Collected data:
•••••

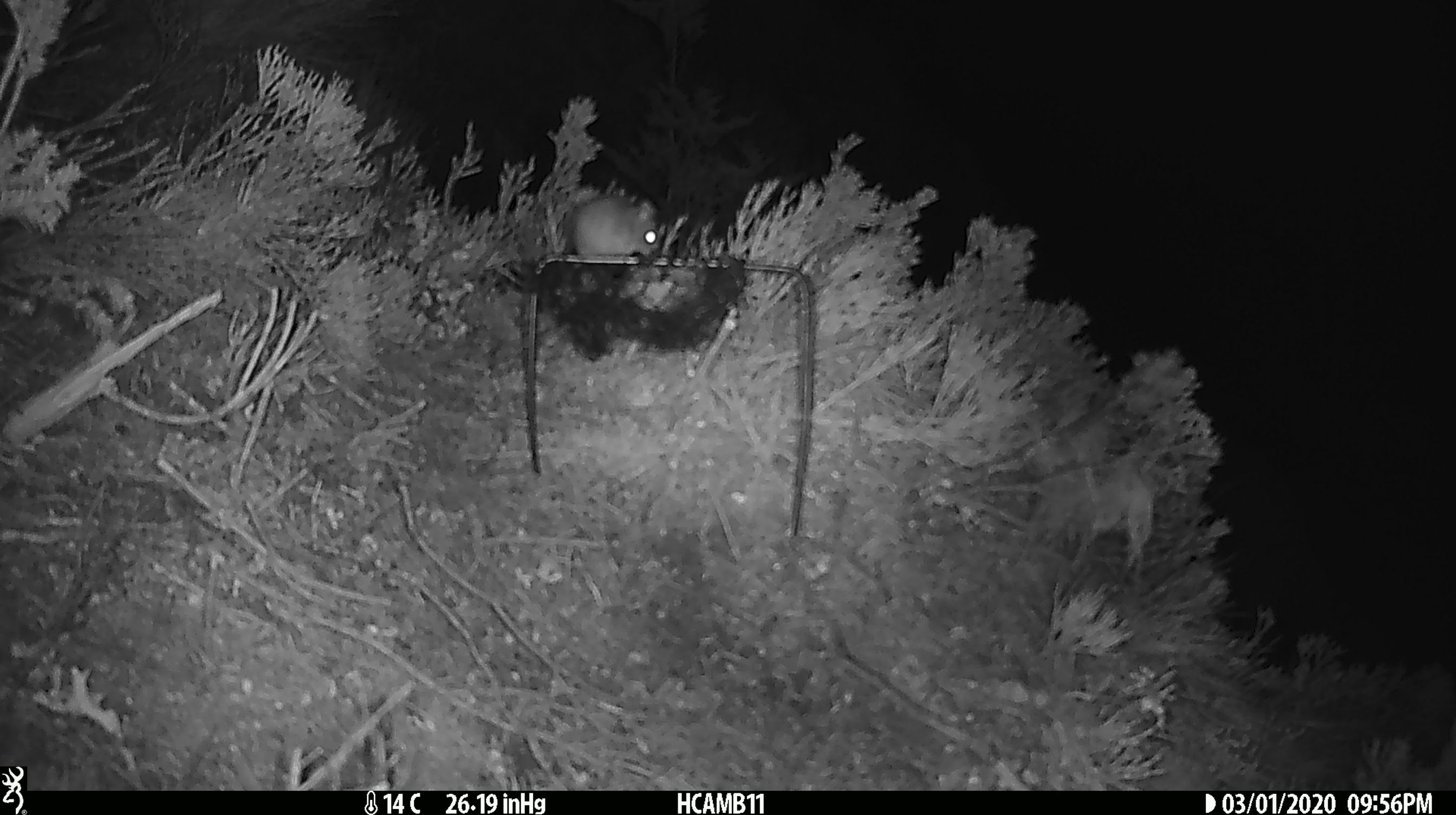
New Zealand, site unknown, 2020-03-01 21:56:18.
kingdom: Animalia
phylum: Chordata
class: Mammalia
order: Rodentia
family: Muridae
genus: Mus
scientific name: Mus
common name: mouse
Mouse (Mus).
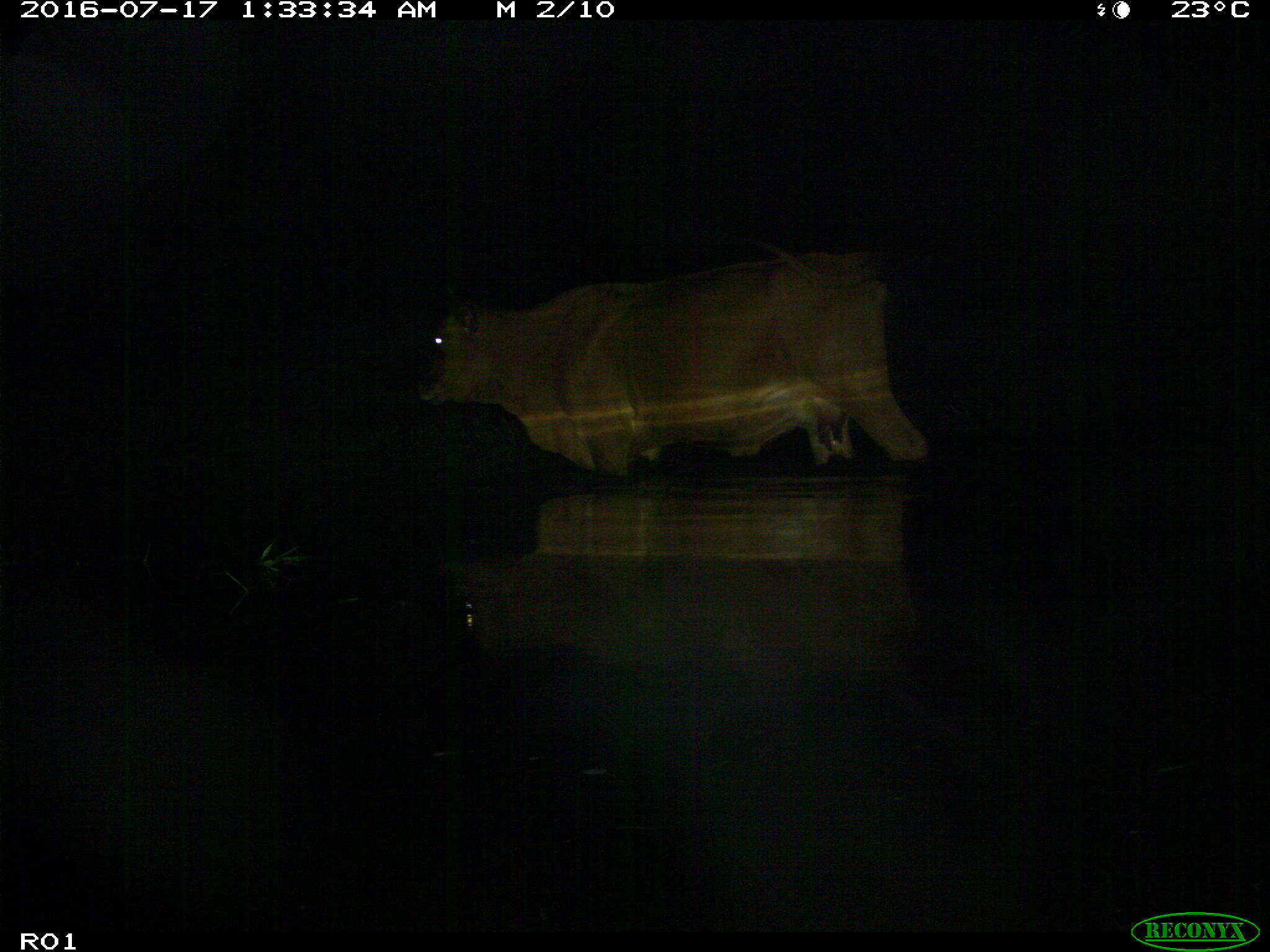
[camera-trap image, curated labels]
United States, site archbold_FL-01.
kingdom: Animalia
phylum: Chordata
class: Mammalia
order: Artiodactyla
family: Bovidae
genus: Bos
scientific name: Bos taurus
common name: domestic cow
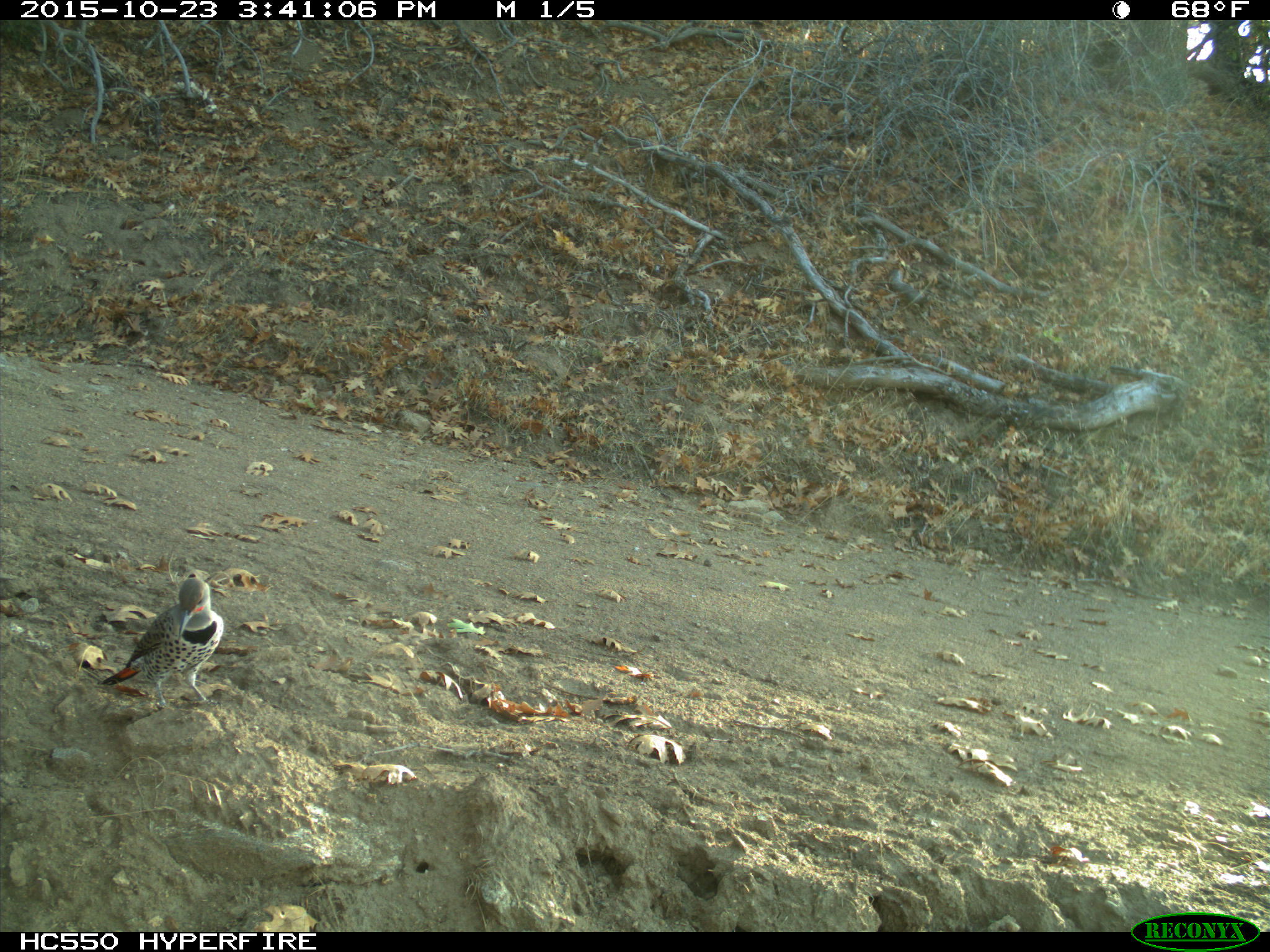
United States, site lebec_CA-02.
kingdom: Animalia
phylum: Chordata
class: Aves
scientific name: Aves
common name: birds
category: unidentified bird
Unidentified bird (birds) (Aves).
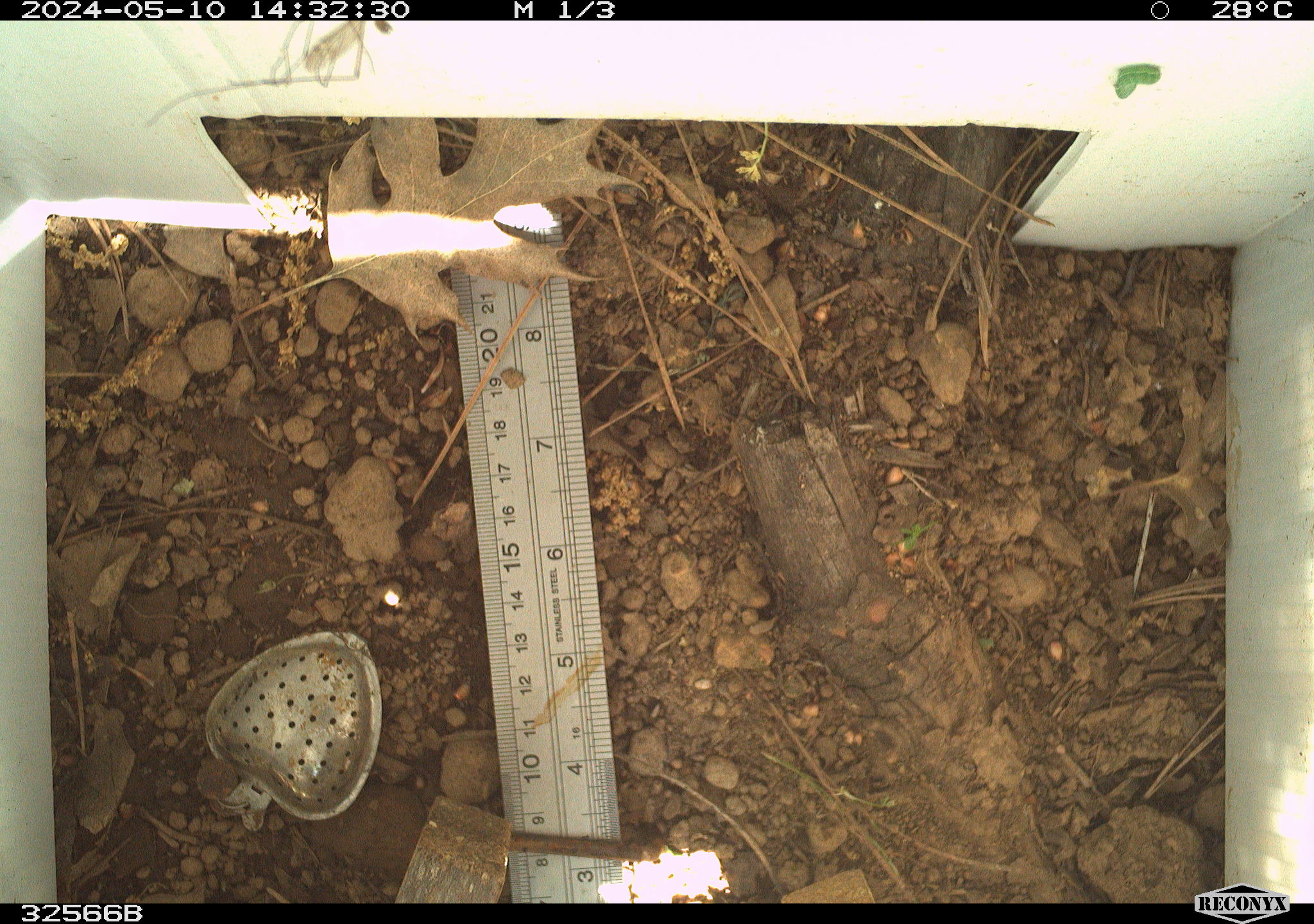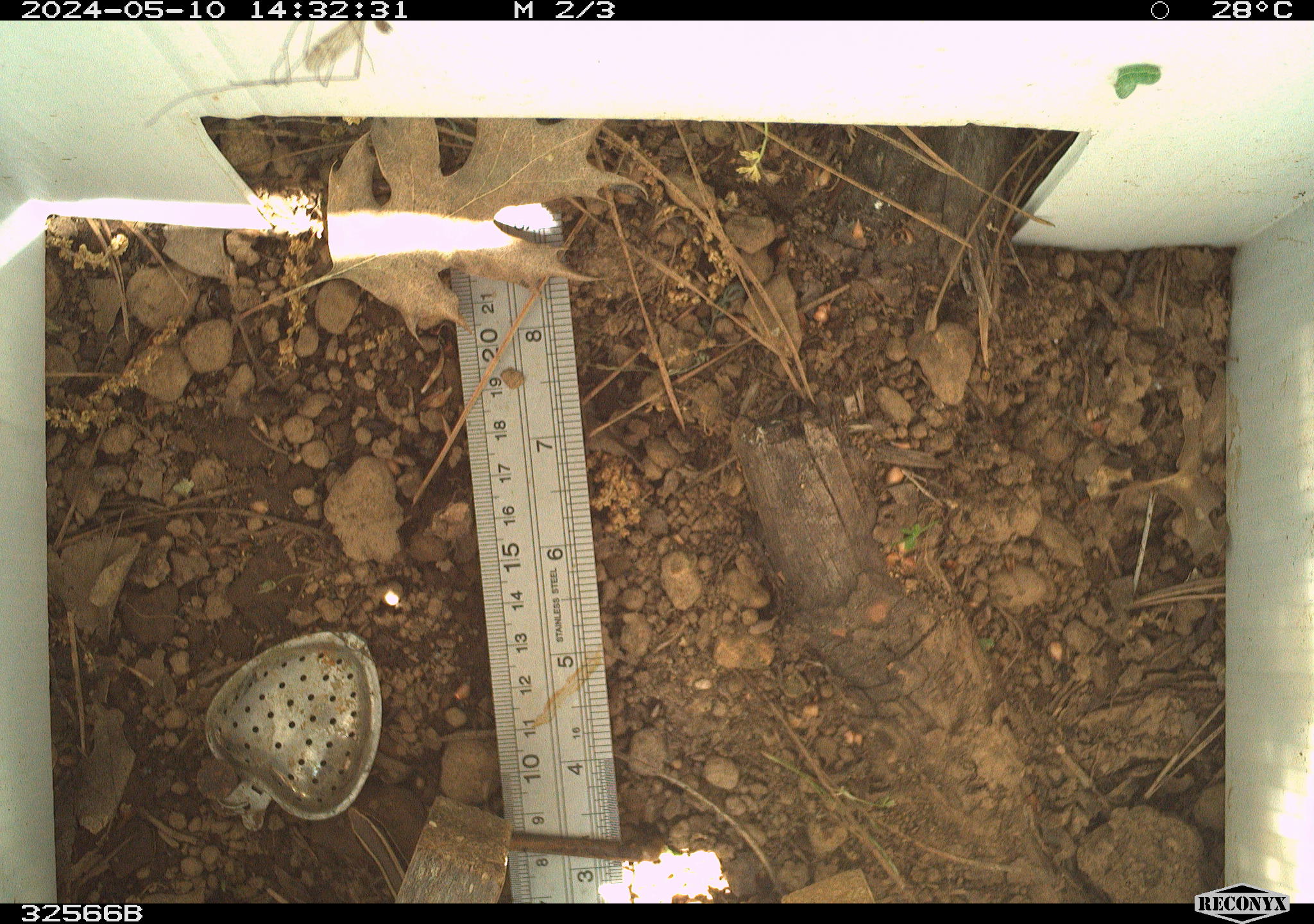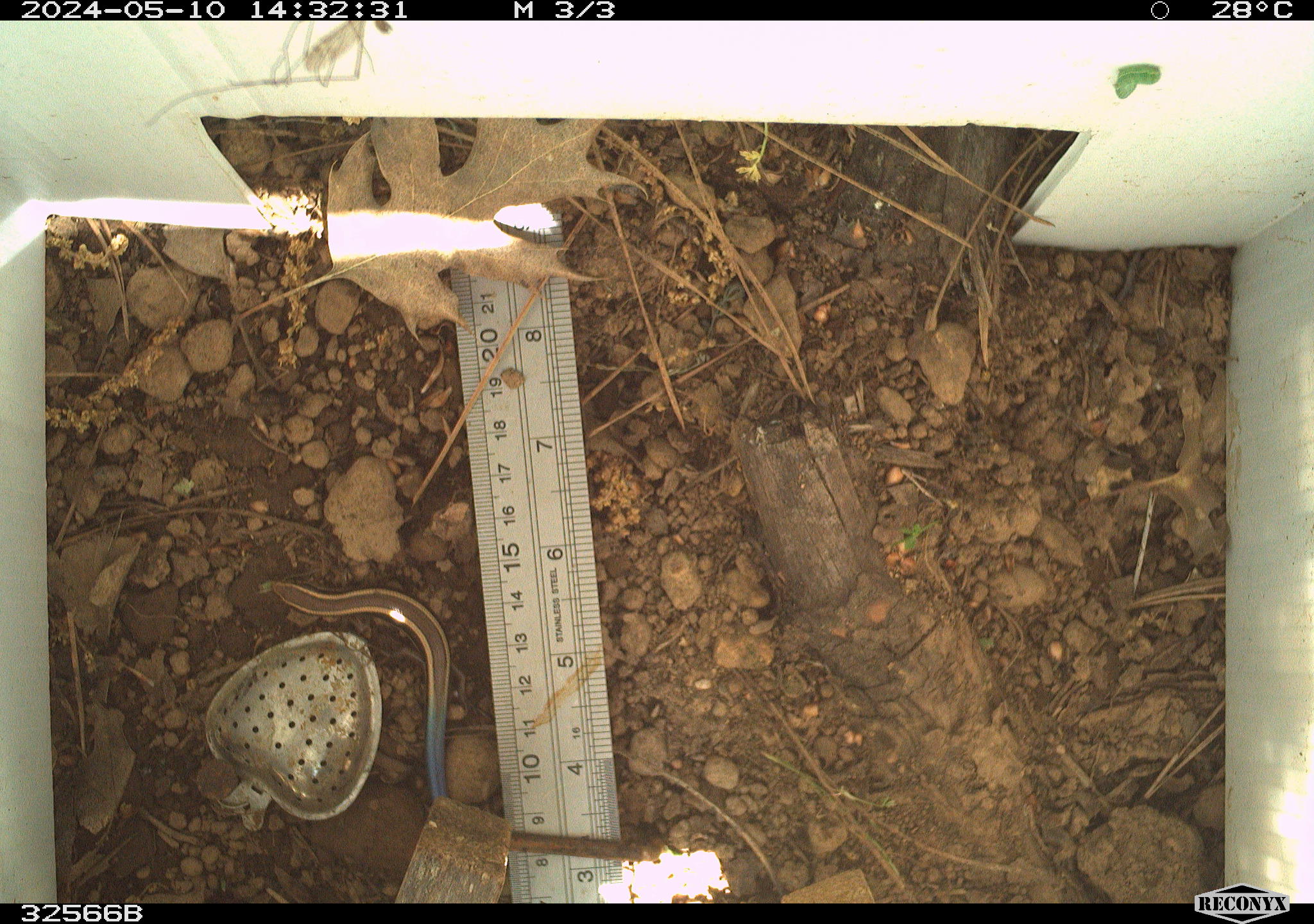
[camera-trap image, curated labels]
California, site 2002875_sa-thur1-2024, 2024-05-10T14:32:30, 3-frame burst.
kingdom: Animalia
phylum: Chordata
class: Reptilia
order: Squamata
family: Scincidae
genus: Plestiodon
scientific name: Plestiodon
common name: blue-tailed skinks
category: plestiodon species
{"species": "plestiodon species (blue-tailed skinks) (Plestiodon)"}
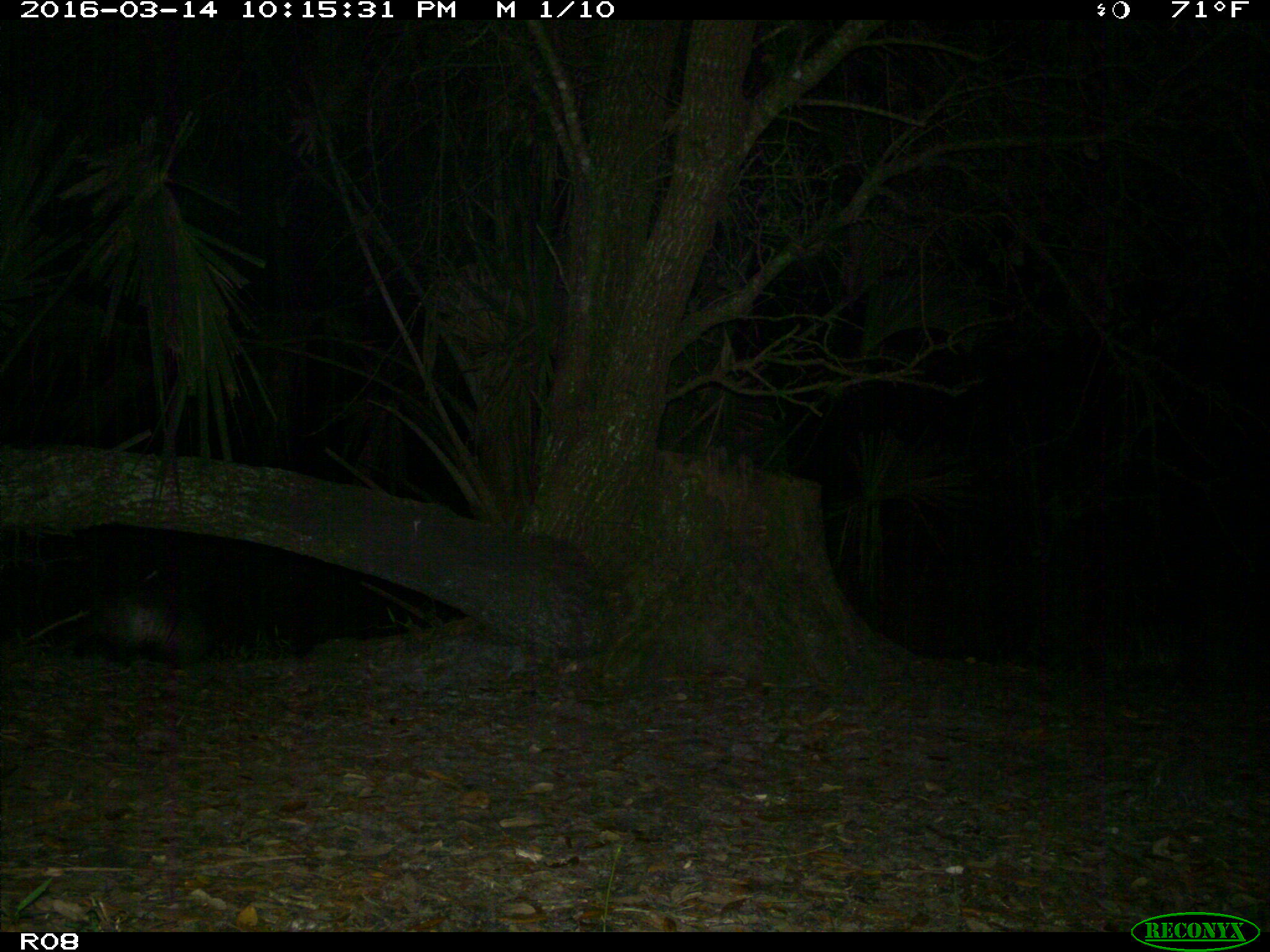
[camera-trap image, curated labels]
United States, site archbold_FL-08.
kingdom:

•••••

EXERCISE DIRECTIONS:
Both the first line of the records above and the line containing "family: Scincidae" belong in the copy; please return them and every line between, exactly, minus the pictures.

FINISHED EXERCISE:
New Zealand, site unknown, 2020-03-01 21:56:18.
kingdom: Animalia
phylum: Chordata
class: Mammalia
order: Rodentia
family: Muridae
genus: Mus
scientific name: Mus
common name: mouse
Mouse (Mus).
[camera-trap image, curated labels]
United States, site archbold_FL-01.
kingdom: Animalia
phylum: Chordata
class: Mammalia
order: Artiodactyla
family: Bovidae
genus: Bos
scientific name: Bos taurus
common name: domestic cow
United States, site lebec_CA-02.
kingdom: Animalia
phylum: Chordata
class: Aves
scientific name: Aves
common name: birds
category: unidentified bird
Unidentified bird (birds) (Aves).
[camera-trap image, curated labels]
California, site 2002875_sa-thur1-2024, 2024-05-10T14:32:30, 3-frame burst.
kingdom: Animalia
phylum: Chordata
class: Reptilia
order: Squamata
family: Scincidae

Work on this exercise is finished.